Se é certo que somos feitos de palavras, também somos feitos de imagens. Em um sentido mais amplo, somos feitos de imagens que constituem a própria psique, os fundamentos que possibilitam os movimentos da psicodinâmica. E em um sentido particular, somos feitos das  imagens de caráter representacional e das imagens que resultam da tessitura das palavras (escritas ou faladas), cujos elementos sensoriais, emocionais e imaginativos estão presentes nos gestos, nos discursos e na memória e vão além de uma mera descrição literal de algo.

A apreensão, o entendimento e a interpretação do significado de uma imagem só é possível se levarmos em consideração tanto um repertório interno individual, do qual essa e outras imagens são apenas uma ponta aparente, quanto um repertório externo, coletivo, circunstancial, que se refere não a este ou àquele indivíduo específico, mas ao repertório indireto de imagens que é constituído e atualizado culturalmente. Mulheres e homens que participam de uma mesma sociedade compartilham representações comuns, as quais servem para marcar o seu pertencimento a ela. Nesse processo, são reproduzidos, muitas vezes de forma subliminar, valores, crenças, estereótipos e padrões de normalidade, corpo e beleza que permeiam um determinado contexto sócio-político-religioso-cultural e que orientam as formas de olhar o mundo e a produção de subjetividades.

───

INSTRUÇÃO DE TRABALHO 1.
As afirmações (a), (b) e (c) abaixo concordam com o trecho sobre imagens? Responda sim ou não para cada uma e cite entre aspas as palavras do trecho que decidem a resposta.
(a) Segundo o trecho, somos feitos de palavras e também de imagens.
(b) Segundo o trecho, o significado de uma imagem pode ser interpretado levando em conta apenas o repertório interno individual.
(c) Segundo o trecho, valores, crenças e estereótipos são sempre reproduzidos de forma explícita.

DADOS FORNECIDOS.
───

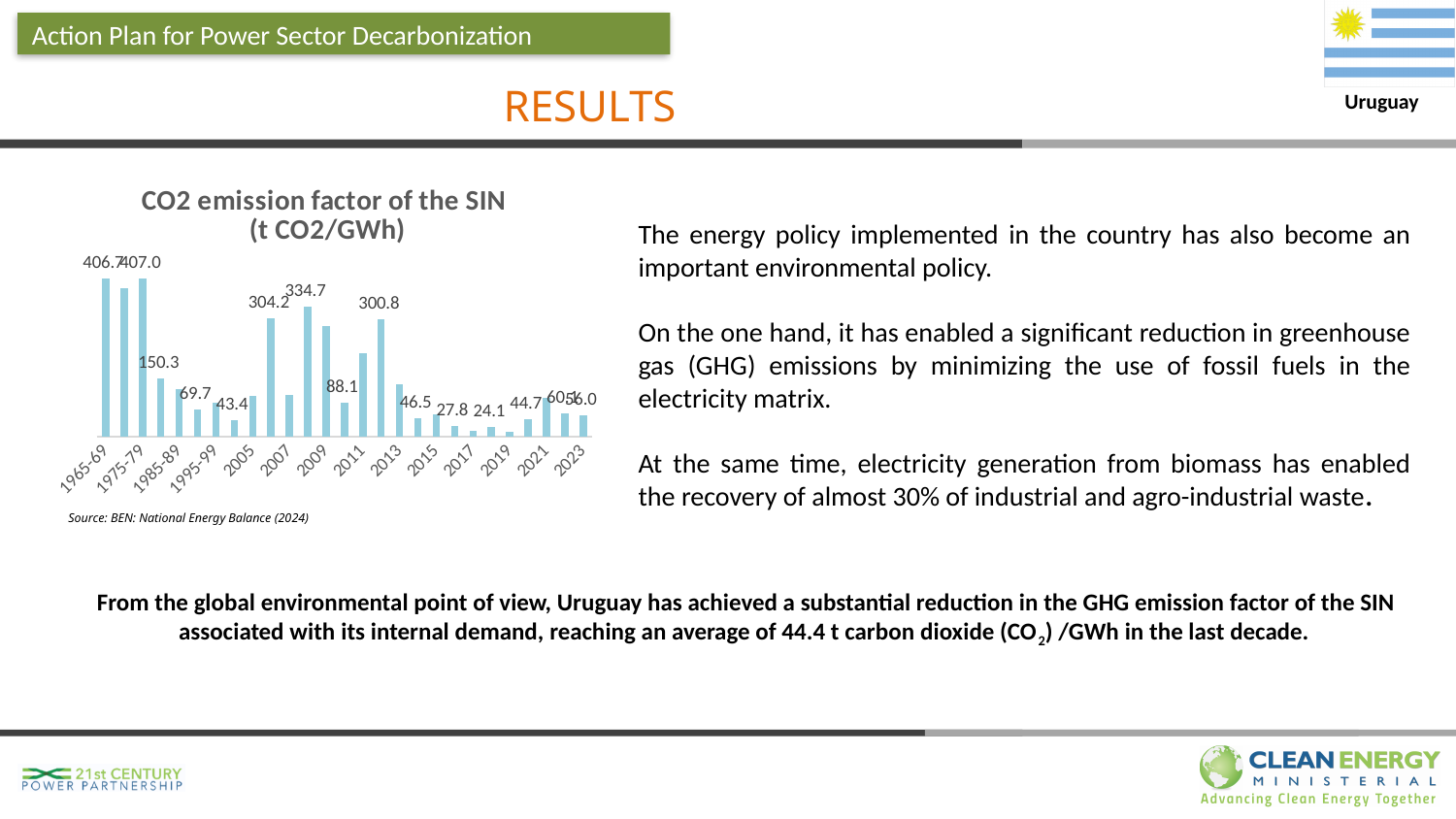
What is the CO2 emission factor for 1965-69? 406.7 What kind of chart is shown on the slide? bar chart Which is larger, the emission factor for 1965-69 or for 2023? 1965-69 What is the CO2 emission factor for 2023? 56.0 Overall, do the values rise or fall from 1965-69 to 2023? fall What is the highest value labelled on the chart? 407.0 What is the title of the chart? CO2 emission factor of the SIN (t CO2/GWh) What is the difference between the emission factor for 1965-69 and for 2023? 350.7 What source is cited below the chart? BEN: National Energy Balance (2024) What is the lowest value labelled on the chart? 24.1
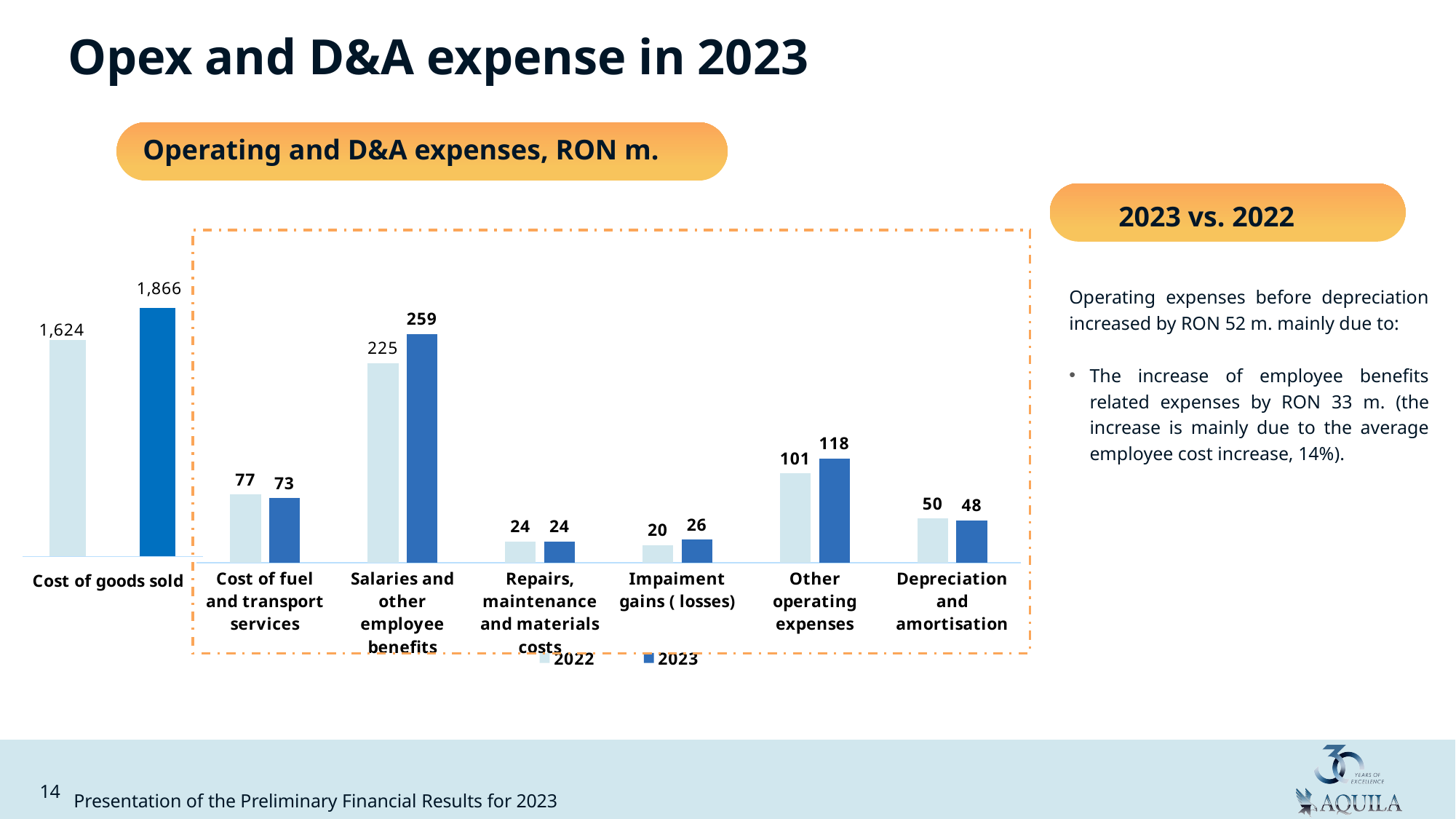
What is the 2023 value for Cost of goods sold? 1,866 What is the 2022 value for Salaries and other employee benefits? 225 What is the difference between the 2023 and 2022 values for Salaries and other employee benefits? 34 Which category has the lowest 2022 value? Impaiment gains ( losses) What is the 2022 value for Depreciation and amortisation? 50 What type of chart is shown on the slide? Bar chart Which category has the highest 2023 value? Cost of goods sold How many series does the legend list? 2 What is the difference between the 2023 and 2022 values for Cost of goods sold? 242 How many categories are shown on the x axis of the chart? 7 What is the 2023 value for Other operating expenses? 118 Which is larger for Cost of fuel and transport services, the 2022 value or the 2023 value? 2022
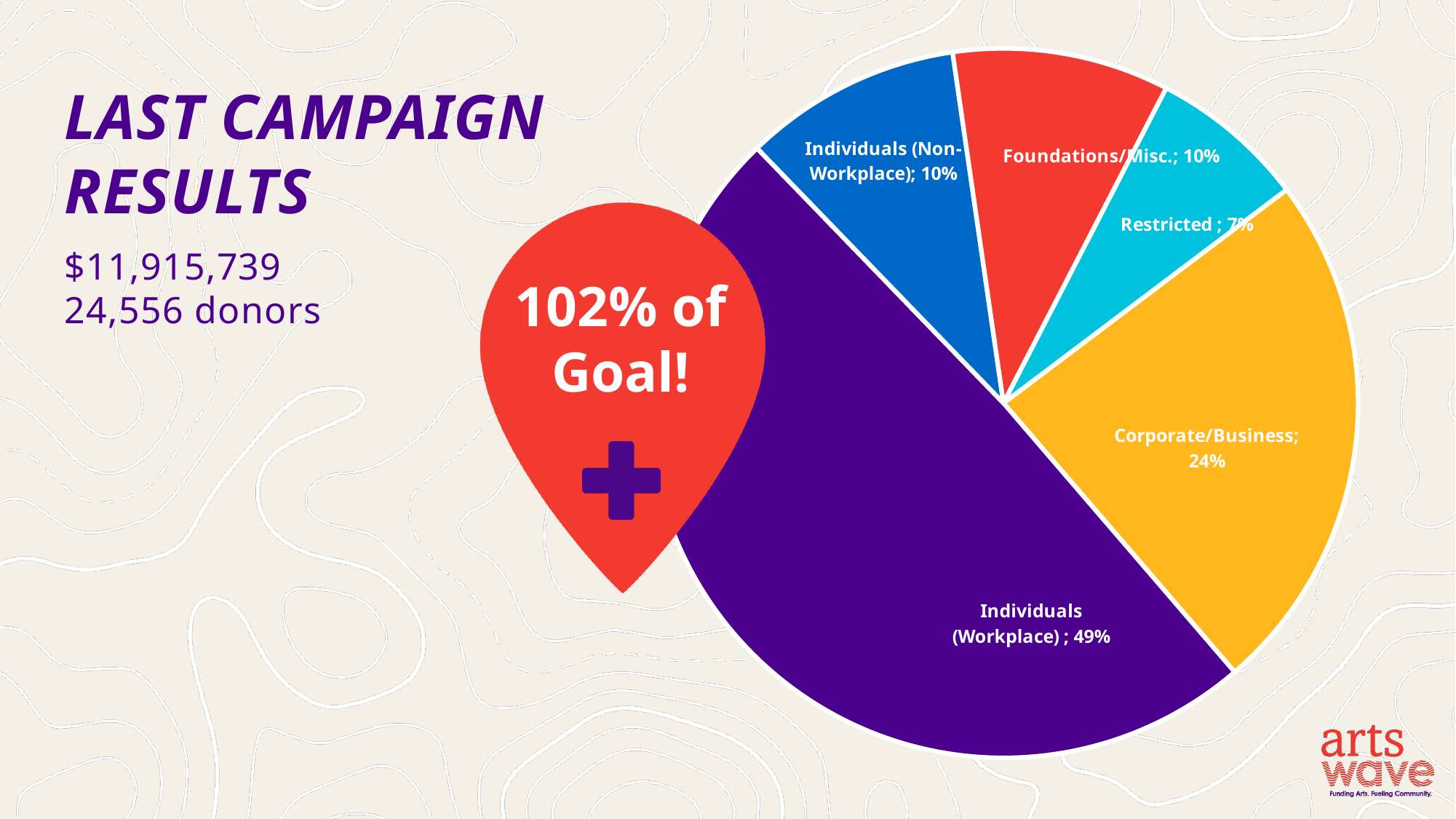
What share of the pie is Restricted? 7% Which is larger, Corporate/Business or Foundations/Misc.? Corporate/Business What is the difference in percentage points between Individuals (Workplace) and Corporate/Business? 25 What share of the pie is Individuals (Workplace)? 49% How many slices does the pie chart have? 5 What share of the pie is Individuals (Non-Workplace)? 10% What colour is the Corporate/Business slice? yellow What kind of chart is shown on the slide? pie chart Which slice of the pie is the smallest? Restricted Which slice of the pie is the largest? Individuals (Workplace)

───

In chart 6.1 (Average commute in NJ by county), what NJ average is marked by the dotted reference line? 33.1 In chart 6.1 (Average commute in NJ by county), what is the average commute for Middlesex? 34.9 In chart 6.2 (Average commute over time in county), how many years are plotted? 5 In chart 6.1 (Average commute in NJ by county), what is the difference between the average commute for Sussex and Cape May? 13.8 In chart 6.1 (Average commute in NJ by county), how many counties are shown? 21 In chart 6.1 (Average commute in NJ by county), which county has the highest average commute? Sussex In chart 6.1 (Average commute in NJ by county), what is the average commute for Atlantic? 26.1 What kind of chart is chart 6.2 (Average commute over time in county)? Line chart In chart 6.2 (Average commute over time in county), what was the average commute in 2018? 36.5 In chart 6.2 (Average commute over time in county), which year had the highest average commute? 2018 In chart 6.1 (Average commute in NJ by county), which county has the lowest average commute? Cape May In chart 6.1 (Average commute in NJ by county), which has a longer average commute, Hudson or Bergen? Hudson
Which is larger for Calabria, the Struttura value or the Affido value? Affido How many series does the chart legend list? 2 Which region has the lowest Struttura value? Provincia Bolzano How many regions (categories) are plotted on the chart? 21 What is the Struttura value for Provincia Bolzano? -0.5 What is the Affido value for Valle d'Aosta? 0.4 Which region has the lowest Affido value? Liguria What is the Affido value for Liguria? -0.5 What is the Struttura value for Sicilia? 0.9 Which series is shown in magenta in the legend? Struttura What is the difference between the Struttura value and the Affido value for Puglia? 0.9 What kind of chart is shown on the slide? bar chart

───

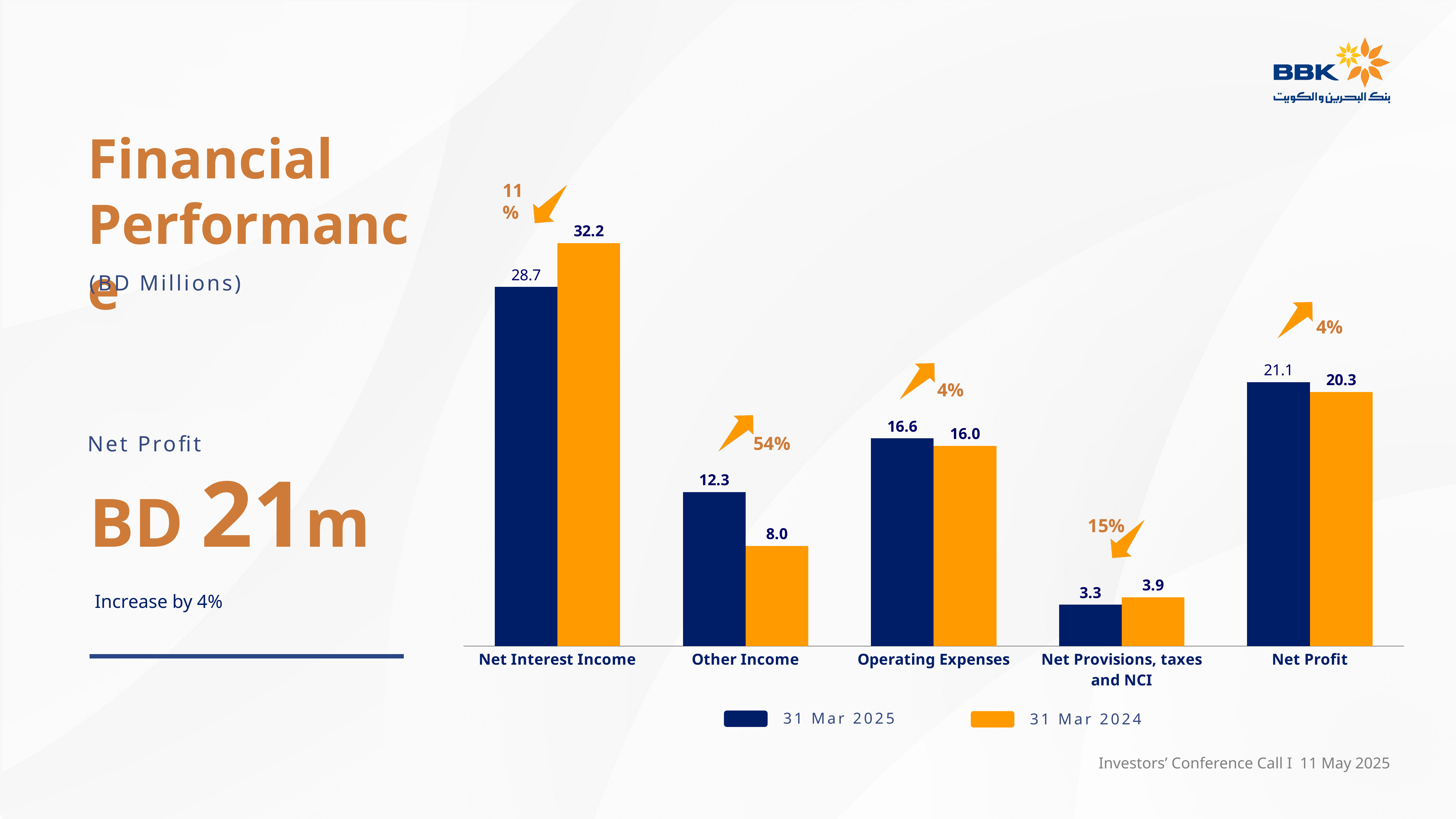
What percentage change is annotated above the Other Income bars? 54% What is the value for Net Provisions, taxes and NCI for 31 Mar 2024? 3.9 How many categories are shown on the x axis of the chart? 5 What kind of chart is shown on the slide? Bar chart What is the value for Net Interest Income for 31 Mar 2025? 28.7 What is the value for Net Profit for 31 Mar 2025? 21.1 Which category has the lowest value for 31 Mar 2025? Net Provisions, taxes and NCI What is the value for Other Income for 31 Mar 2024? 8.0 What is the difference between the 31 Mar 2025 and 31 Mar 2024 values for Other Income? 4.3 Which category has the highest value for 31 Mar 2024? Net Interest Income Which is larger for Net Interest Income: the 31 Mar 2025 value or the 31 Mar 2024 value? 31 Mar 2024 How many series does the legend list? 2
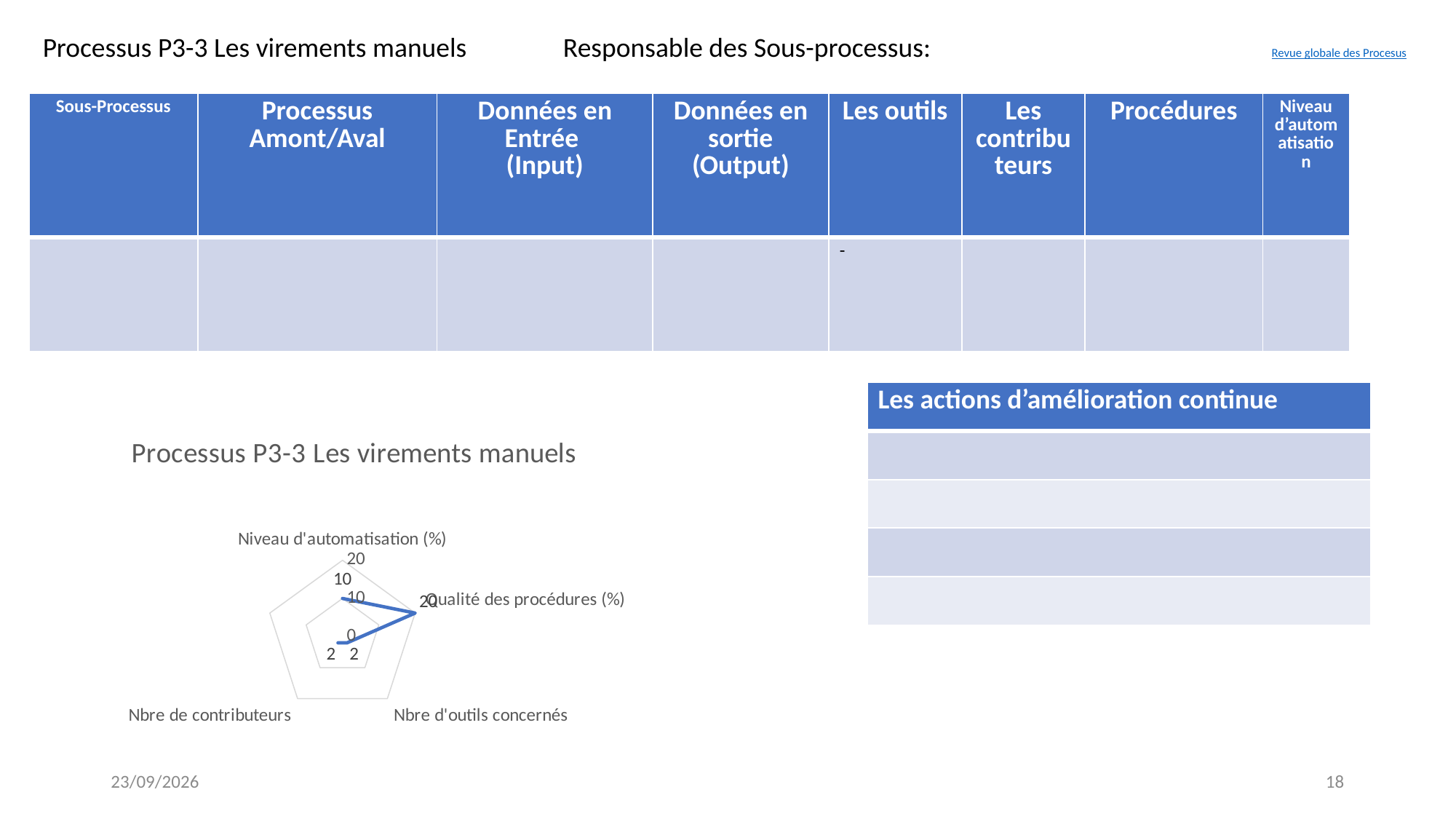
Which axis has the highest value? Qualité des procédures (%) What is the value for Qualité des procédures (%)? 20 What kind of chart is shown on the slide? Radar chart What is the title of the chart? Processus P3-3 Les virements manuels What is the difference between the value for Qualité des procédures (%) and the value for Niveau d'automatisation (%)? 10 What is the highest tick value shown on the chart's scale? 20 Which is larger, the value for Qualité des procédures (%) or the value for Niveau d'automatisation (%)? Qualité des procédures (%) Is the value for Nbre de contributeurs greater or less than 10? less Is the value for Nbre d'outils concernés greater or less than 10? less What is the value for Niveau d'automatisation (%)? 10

───

INSTRUÇÃO DE TRABALHO 2.
Escreva em forma de tabela Markdown, com as colunas “Nº” e “Texto”, as linhas dos registros que começam na linha com "What is the CO2 emission factor for 1965-69?" e vão até a linha com "What share of the pie is Restricted?", ambas incluídas. Omita as linhas em branco e deixe as imagens de fora da resposta.

RESPOSTA DO EXERCÍCIO 1.
(a) Sim: “Se é certo que somos feitos de palavras, também somos feitos de imagens.”
(b) Não: “tanto um repertório interno individual, do qual essa e outras imagens são apenas uma ponta aparente, quanto um repertório externo, coletivo, circunstancial”
(c) Não: “muitas vezes de forma subliminar”

RESPOSTA DO EXERCÍCIO 2.
| Nº | Texto |
|---|---|
| 1 | What is the CO2 emission factor for 1965-69? 406.7 What kind of chart is shown on the slide? bar chart Which is larger, the emission factor for 1965-69 or for 2023? 1965-69 What is the CO2 emission factor for 2023? 56.0 Overall, do the values rise or fall from 1965-69 to 2023? fall What is the highest value labelled on the chart? 407.0 What is the title of the chart? CO2 emission factor of the SIN (t CO2/GWh) What is the difference between the emission factor for 1965-69 and for 2023? 350.7 What source is cited below the chart? BEN: National Energy Balance (2024) What is the lowest value labelled on the chart? 24.1 |
| 2 | What is the 2023 value for Cost of goods sold? 1,866 What is the 2022 value for Salaries and other employee benefits? 225 What is the difference between the 2023 and 2022 values for Salaries and other employee benefits? 34 Which category has the lowest 2022 value? Impaiment gains ( losses) What is the 2022 value for Depreciation and amortisation? 50 What type of chart is shown on the slide? Bar chart Which category has the highest 2023 value? Cost of goods sold How many series does the legend list? 2 What is the difference between the 2023 and 2022 values for Cost of goods sold? 242 How many categories are shown on the x axis of the chart? 7 What is the 2023 value for Other operating expenses? 118 Which is larger for Cost of fuel and transport services, the 2022 value or the 2023 value? 2022 |
| 3 | What share of the pie is Restricted? 7% Which is larger, Corporate/Business or Foundations/Misc.? Corporate/Business What is the difference in percentage points between Individuals (Workplace) and Corporate/Business? 25 What share of the pie is Individuals (Workplace)? 49% How many slices does the pie chart have? 5 What share of the pie is Individuals (Non-Workplace)? 10% What colour is the Corporate/Business slice? yellow What kind of chart is shown on the slide? pie chart Which slice of the pie is the smallest? Restricted Which slice of the pie is the largest? Individuals (Workplace) |